--- Aim ---
Could you reproduce every one of the items below word for word, leaving the pictures out?

--- Information provided ---
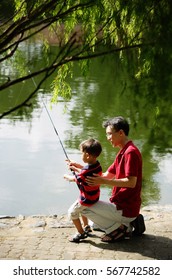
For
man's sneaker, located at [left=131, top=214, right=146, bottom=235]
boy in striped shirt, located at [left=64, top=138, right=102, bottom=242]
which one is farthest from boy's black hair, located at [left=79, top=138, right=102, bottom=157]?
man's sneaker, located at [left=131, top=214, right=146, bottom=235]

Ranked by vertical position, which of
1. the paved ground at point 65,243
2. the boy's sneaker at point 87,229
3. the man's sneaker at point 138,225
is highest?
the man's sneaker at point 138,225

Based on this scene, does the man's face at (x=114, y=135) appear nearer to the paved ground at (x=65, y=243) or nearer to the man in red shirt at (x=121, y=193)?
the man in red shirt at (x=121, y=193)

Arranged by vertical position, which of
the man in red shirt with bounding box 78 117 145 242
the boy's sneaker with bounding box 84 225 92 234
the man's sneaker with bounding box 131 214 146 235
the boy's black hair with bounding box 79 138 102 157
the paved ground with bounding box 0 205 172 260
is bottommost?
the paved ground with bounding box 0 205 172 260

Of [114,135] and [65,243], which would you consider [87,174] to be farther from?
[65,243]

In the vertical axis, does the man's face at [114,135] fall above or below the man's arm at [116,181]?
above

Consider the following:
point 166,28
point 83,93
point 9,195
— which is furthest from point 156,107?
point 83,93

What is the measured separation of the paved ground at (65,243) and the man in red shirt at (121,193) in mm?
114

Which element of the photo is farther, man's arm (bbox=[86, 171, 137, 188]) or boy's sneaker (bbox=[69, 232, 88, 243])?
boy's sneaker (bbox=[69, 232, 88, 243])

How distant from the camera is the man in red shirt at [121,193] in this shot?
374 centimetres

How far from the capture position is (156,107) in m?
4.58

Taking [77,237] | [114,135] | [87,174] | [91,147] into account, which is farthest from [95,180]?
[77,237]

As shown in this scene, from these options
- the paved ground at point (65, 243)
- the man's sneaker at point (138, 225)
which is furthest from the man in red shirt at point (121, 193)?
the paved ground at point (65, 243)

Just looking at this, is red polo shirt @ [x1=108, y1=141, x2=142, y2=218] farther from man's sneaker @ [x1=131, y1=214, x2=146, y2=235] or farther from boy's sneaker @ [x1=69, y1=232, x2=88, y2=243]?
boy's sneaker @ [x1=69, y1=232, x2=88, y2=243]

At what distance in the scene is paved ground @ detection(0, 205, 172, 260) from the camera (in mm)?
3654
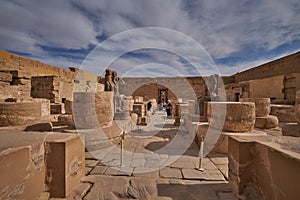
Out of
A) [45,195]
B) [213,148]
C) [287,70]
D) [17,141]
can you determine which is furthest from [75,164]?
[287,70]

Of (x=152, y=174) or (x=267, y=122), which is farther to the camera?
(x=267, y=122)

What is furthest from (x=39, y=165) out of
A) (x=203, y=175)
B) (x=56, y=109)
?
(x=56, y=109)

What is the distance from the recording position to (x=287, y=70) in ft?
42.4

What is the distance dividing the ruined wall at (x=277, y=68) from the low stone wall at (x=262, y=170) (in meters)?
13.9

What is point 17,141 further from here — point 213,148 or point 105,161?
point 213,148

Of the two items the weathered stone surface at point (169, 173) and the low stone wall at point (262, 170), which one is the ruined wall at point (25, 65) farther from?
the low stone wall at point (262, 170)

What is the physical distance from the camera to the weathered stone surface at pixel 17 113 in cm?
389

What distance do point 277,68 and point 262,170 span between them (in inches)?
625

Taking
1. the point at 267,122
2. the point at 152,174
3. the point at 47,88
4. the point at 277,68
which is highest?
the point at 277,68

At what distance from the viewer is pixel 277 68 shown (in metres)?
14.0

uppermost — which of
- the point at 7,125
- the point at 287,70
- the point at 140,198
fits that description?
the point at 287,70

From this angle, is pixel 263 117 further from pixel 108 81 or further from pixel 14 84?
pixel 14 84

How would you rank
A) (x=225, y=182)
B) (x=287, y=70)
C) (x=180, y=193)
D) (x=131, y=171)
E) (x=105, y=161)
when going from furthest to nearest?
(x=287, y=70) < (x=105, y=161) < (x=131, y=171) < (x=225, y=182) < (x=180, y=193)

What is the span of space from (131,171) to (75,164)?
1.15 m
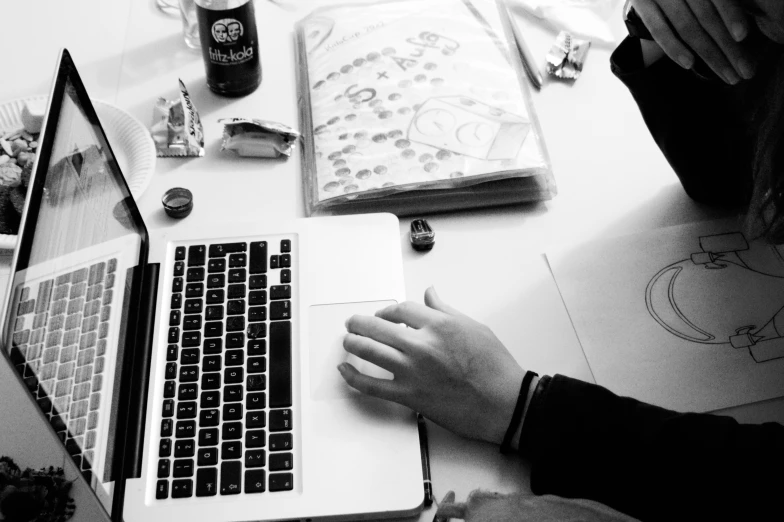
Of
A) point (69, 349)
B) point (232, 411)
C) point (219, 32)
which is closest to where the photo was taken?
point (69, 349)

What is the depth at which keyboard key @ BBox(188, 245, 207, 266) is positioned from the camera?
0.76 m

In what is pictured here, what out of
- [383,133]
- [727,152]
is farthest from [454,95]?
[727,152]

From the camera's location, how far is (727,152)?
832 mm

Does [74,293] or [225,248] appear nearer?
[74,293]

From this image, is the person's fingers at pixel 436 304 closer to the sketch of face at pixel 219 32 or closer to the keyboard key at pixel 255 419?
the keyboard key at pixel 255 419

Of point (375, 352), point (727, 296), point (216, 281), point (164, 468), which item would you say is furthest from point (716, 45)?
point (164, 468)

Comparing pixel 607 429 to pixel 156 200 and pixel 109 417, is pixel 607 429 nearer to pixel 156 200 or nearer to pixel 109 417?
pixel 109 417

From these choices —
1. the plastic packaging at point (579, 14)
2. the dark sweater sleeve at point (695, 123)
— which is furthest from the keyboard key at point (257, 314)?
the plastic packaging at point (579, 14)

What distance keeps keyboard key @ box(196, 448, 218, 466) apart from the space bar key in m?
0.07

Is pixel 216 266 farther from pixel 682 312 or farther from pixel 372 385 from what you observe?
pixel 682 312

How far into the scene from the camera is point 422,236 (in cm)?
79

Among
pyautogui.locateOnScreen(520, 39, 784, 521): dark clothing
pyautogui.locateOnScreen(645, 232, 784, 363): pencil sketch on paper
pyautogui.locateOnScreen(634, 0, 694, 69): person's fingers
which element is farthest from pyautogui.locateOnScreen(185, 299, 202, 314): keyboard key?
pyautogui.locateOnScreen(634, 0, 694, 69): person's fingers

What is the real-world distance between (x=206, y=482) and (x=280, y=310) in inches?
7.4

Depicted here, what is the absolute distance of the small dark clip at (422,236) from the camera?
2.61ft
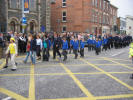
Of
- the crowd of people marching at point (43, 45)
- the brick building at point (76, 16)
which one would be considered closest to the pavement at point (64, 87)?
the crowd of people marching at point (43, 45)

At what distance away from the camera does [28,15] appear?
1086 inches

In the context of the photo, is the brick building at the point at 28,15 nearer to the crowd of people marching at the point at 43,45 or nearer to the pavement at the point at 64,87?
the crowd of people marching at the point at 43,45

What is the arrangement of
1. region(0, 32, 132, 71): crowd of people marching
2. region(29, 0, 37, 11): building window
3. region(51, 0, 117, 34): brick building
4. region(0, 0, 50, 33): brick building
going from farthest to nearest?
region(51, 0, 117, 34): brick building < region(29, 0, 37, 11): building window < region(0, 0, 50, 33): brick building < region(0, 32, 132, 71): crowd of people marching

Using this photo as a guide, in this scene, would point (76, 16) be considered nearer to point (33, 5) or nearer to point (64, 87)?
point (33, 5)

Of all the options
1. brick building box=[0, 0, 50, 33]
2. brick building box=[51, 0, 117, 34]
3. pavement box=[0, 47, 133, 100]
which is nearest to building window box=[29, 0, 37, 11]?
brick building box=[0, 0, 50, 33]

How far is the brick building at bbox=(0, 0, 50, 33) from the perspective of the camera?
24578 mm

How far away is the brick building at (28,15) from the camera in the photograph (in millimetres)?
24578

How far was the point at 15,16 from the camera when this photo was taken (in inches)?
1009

--- Answer for this exercise ---
For
man's sneaker, located at [left=131, top=214, right=146, bottom=235]
boy in striped shirt, located at [left=64, top=138, right=102, bottom=242]
which one is farthest from boy's black hair, located at [left=79, top=138, right=102, bottom=157]?
man's sneaker, located at [left=131, top=214, right=146, bottom=235]

Ranked by vertical position, which of
1. the paved ground at point 65,243
2. the boy's sneaker at point 87,229
3. the man's sneaker at point 138,225
is highest?
the man's sneaker at point 138,225

Based on this scene, does the man's face at (x=114, y=135) appear nearer to the paved ground at (x=65, y=243) or nearer to the man in red shirt at (x=121, y=193)?
the man in red shirt at (x=121, y=193)

Arranged by vertical position, which of
the man in red shirt with bounding box 78 117 145 242
the boy's sneaker with bounding box 84 225 92 234
the man's sneaker with bounding box 131 214 146 235
the boy's black hair with bounding box 79 138 102 157
the paved ground with bounding box 0 205 172 260
is bottommost?
the paved ground with bounding box 0 205 172 260

Of [114,135] and [65,243], which would you consider [87,174] to be farther from?
[65,243]

In the vertical axis, does the man's face at [114,135] fall above or below the man's arm at [116,181]?
above

Consider the following:
point 166,28
point 83,93
point 9,195
— which is furthest from point 156,107?
point 83,93

What is the measured separation of the paved ground at (65,243) and the man in red shirt at (121,193) in mm?
114

Which element of the photo is farther, man's arm (bbox=[86, 171, 137, 188]) or boy's sneaker (bbox=[69, 232, 88, 243])?
boy's sneaker (bbox=[69, 232, 88, 243])

How distant from the camera is the man in red shirt at [121,193] in this shot?
374 centimetres

How far from the capture position is (156,107) in m?
4.58

Taking [77,237] | [114,135] | [87,174] | [91,147] into account, which is farthest from [95,180]?
[77,237]

As shown in this scene, from these options
- the paved ground at point (65, 243)
- the man's sneaker at point (138, 225)
which is furthest from the man in red shirt at point (121, 193)?
the paved ground at point (65, 243)

Just looking at this, is red polo shirt @ [x1=108, y1=141, x2=142, y2=218] farther from man's sneaker @ [x1=131, y1=214, x2=146, y2=235] or farther from boy's sneaker @ [x1=69, y1=232, x2=88, y2=243]?
boy's sneaker @ [x1=69, y1=232, x2=88, y2=243]

At what distance in the scene is paved ground @ detection(0, 205, 172, 260) from the camera (in mm)?
3654
Out of
A) [45,195]
B) [213,148]
C) [287,70]
D) [17,141]
can you determine which is furthest from [75,164]?
[287,70]

Of (x=152, y=174) or (x=267, y=122), which is farther to the camera?
(x=267, y=122)

What is furthest from (x=39, y=165) out of
A) (x=203, y=175)
B) (x=56, y=109)
?
(x=56, y=109)

What is the distance from the recording position to (x=287, y=70) in ft?
42.4

What is the distance dividing the ruined wall at (x=277, y=68) from the low stone wall at (x=262, y=170) (in meters)?
13.9

What is point 17,141 further from here — point 213,148 or point 105,161?
point 213,148

Of the two items the weathered stone surface at point (169, 173) and the low stone wall at point (262, 170), which one is the ruined wall at point (25, 65) farther from?
the low stone wall at point (262, 170)

What is the physical distance from the camera to the weathered stone surface at pixel 17 113 in cm?
389

What distance do point 277,68 and point 262,170 span between them (in inches)?
625

Taking
1. the point at 267,122
2. the point at 152,174
3. the point at 47,88
4. the point at 277,68
which is highest?
the point at 277,68

At what distance from the viewer is pixel 277 68 shown (in metres)?
14.0

uppermost — which of
- the point at 7,125
- the point at 287,70
- the point at 140,198
fits that description?
the point at 287,70

From this angle, is pixel 263 117 further from pixel 108 81 or further from pixel 14 84?
pixel 14 84

How would you rank
A) (x=225, y=182)
B) (x=287, y=70)
C) (x=180, y=193)
D) (x=131, y=171)
E) (x=105, y=161)
when going from furthest to nearest?
(x=287, y=70) < (x=105, y=161) < (x=131, y=171) < (x=225, y=182) < (x=180, y=193)

What is the span of space from (131,171) to (75,164)?
1.15 m
Of
A) point (69, 349)
B) point (232, 411)
C) point (219, 32)
which is closest to where the photo was taken?
point (69, 349)

What is the depth at which keyboard key @ BBox(188, 245, 207, 266) is positioned from the camera?
0.76 m

In what is pictured here, what out of
- [383,133]
- [727,152]
is farthest from [454,95]?
[727,152]

From the camera's location, how far is (727,152)?
832 mm

Does [74,293] or [225,248] appear nearer?
[74,293]

From this image, is the person's fingers at pixel 436 304 closer to the sketch of face at pixel 219 32 or closer to the keyboard key at pixel 255 419?
the keyboard key at pixel 255 419

Of point (375, 352), point (727, 296), point (216, 281), point (164, 468), which item would you say is furthest from point (716, 45)?
point (164, 468)

Comparing pixel 607 429 to pixel 156 200 and pixel 109 417, is pixel 607 429 nearer to pixel 156 200 or nearer to pixel 109 417?
pixel 109 417

From these choices —
1. the plastic packaging at point (579, 14)
2. the dark sweater sleeve at point (695, 123)
— which is furthest from the keyboard key at point (257, 314)?
the plastic packaging at point (579, 14)

What distance keeps keyboard key @ box(196, 448, 218, 466) apart from the space bar key in m?
0.07

Is pixel 216 266 farther from pixel 682 312 or farther from pixel 372 385 from what you observe?
pixel 682 312

How far into the scene from the camera is point 422,236 (in cm)?
79

Among
pyautogui.locateOnScreen(520, 39, 784, 521): dark clothing
pyautogui.locateOnScreen(645, 232, 784, 363): pencil sketch on paper
pyautogui.locateOnScreen(634, 0, 694, 69): person's fingers
which element is farthest from pyautogui.locateOnScreen(185, 299, 202, 314): keyboard key?
pyautogui.locateOnScreen(634, 0, 694, 69): person's fingers

What is the real-world distance between (x=206, y=482) and (x=280, y=310) in inches?
7.4

Depicted here, what is the absolute distance of the small dark clip at (422,236) from the camera?
2.61ft
Of
- the crowd of people marching at point (43, 45)
- the brick building at point (76, 16)
which one would be considered closest to the pavement at point (64, 87)?
the crowd of people marching at point (43, 45)

At what distance away from the camera does [28,15] appear?
1086 inches

In the context of the photo, is the brick building at the point at 28,15 nearer to the crowd of people marching at the point at 43,45 or nearer to the pavement at the point at 64,87?
the crowd of people marching at the point at 43,45

What is the arrangement of
1. region(0, 32, 132, 71): crowd of people marching
2. region(29, 0, 37, 11): building window
3. region(51, 0, 117, 34): brick building
4. region(0, 0, 50, 33): brick building
going from farthest to nearest?
region(51, 0, 117, 34): brick building < region(29, 0, 37, 11): building window < region(0, 0, 50, 33): brick building < region(0, 32, 132, 71): crowd of people marching

Using this photo as a guide, in this scene, would point (76, 16) be considered nearer to point (33, 5) or nearer to point (64, 87)?
point (33, 5)

Of all the options
1. brick building box=[0, 0, 50, 33]
2. brick building box=[51, 0, 117, 34]
3. pavement box=[0, 47, 133, 100]
which is nearest to building window box=[29, 0, 37, 11]?
brick building box=[0, 0, 50, 33]

How far is the brick building at bbox=(0, 0, 50, 33) from the perspective of the camera?
24578 mm

How far away is the brick building at (28,15) from the camera in the photograph (in millimetres)?
24578

How far was the point at 15,16 from the camera when this photo was taken (in inches)?
1009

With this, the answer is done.